▶
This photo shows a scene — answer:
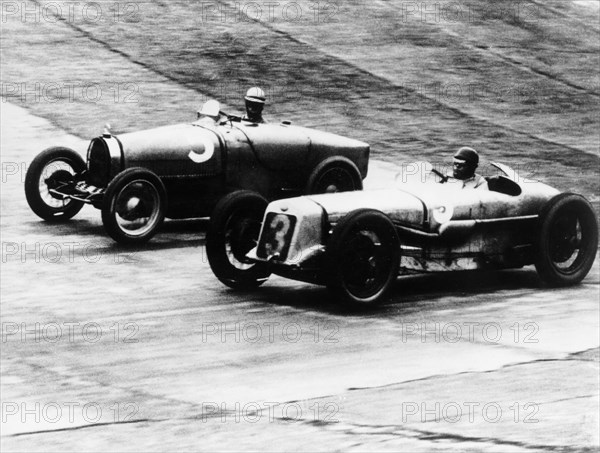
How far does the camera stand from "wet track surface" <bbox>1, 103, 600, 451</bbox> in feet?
25.1

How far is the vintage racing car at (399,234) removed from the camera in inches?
417

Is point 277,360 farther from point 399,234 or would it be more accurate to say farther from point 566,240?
point 566,240

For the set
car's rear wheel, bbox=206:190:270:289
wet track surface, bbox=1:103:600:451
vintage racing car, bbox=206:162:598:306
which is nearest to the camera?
wet track surface, bbox=1:103:600:451

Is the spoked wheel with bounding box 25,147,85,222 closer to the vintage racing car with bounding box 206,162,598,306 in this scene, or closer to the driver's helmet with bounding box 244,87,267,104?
the driver's helmet with bounding box 244,87,267,104

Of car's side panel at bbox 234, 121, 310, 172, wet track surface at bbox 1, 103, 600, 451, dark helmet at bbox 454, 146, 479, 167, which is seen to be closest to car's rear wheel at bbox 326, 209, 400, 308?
wet track surface at bbox 1, 103, 600, 451

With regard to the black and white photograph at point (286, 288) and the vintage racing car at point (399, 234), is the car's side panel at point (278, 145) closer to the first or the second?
the black and white photograph at point (286, 288)

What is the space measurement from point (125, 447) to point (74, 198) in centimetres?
688

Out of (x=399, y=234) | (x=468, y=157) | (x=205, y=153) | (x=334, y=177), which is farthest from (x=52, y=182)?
(x=468, y=157)

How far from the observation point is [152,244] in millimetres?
13562

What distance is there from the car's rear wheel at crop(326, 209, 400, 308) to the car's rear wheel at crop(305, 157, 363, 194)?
3.97m

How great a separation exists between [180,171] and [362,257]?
3.77 m

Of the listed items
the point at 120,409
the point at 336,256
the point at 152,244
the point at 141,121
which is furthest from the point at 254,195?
the point at 141,121

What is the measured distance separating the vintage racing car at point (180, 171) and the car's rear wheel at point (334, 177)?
0.01 metres

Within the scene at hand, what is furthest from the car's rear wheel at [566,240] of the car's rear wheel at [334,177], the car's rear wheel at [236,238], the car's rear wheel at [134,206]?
the car's rear wheel at [134,206]
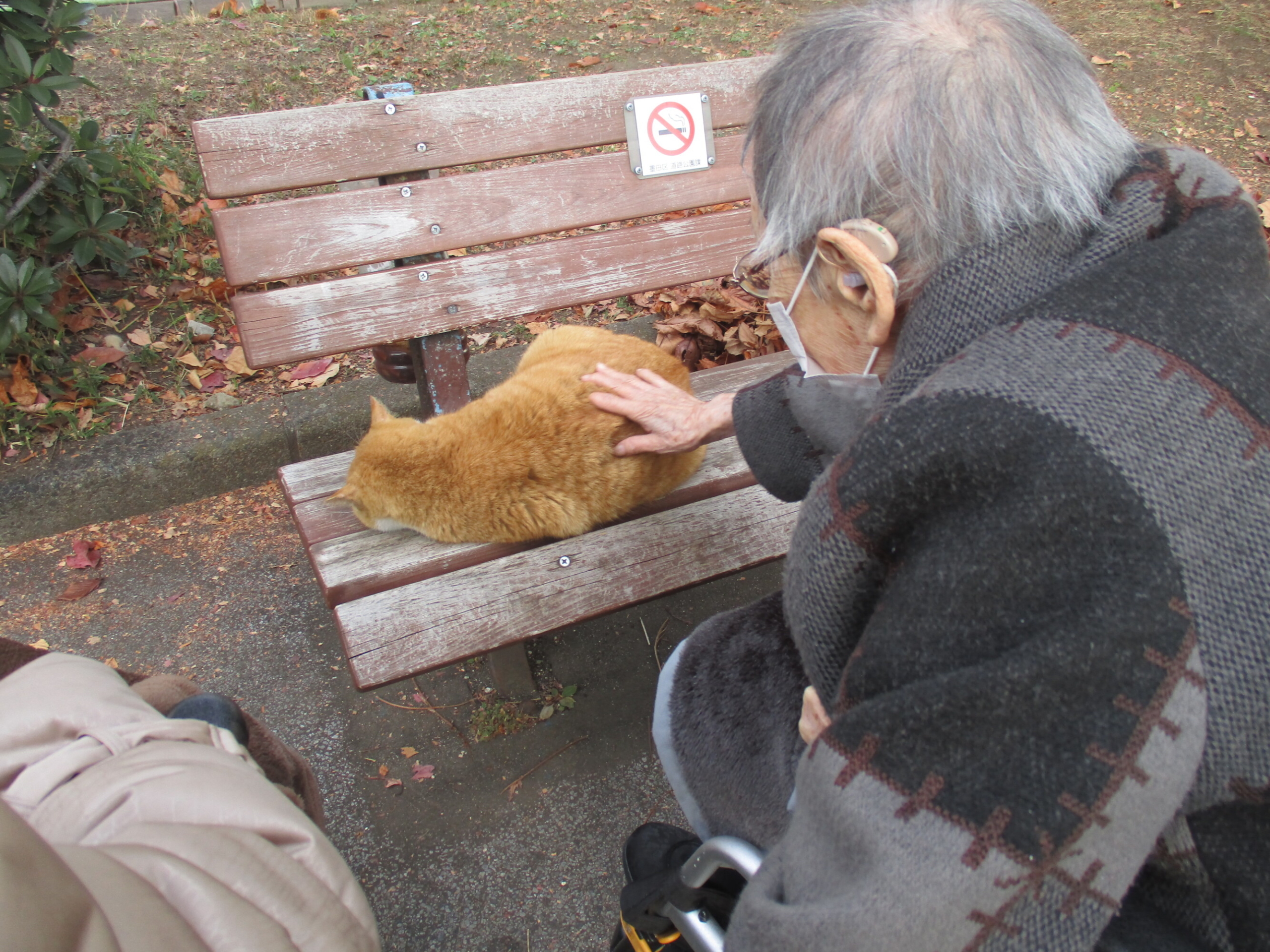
◀
◆ WRITTEN PROBLEM
Pull out each line in the records above where the word "photograph" appears.

◆ RESPONSE FOR THIS EXERCISE
With regard to the black and white photograph at point (286, 288) and the vintage racing car at point (399, 234), is the car's side panel at point (278, 145) closer to the first or the second?
the black and white photograph at point (286, 288)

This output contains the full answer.